──────── Extracted material ────────

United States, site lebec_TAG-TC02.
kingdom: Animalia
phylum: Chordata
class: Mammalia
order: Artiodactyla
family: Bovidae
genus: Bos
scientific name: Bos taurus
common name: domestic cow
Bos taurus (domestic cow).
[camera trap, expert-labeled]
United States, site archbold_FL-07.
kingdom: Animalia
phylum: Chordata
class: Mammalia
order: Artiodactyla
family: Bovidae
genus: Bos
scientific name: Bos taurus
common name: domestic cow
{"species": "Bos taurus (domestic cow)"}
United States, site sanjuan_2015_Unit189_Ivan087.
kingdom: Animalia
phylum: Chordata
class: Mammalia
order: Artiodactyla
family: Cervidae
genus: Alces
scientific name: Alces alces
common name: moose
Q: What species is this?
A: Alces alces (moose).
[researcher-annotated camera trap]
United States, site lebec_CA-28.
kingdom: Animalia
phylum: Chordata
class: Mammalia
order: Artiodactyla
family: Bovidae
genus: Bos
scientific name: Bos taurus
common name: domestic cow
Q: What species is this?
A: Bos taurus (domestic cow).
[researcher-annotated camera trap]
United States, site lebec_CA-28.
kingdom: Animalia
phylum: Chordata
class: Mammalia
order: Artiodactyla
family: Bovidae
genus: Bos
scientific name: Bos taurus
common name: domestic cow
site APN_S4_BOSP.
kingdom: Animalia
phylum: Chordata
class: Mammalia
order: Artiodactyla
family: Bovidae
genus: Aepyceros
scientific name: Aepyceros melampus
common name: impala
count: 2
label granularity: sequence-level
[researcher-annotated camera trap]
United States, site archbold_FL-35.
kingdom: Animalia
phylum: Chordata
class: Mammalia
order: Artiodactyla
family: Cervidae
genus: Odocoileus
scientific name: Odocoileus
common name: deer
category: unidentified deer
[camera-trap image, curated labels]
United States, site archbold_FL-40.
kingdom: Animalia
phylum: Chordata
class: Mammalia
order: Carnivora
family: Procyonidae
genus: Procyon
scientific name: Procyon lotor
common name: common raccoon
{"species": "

────────

Task
Could you return exactly the stretch of the data above that starts at the line with "scientific name: Aepyceros melampus" and ends at the line with "scientific name: Odocoileus", both lines included?

Task solution
scientific name: Aepyceros melampus
common name: impala
count: 2
label granularity: sequence-level
[researcher-annotated camera trap]
United States, site archbold_FL-35.
kingdom: Animalia
phylum: Chordata
class: Mammalia
order: Artiodactyla
family: Cervidae
genus: Odocoileus
scientific name: Odocoileus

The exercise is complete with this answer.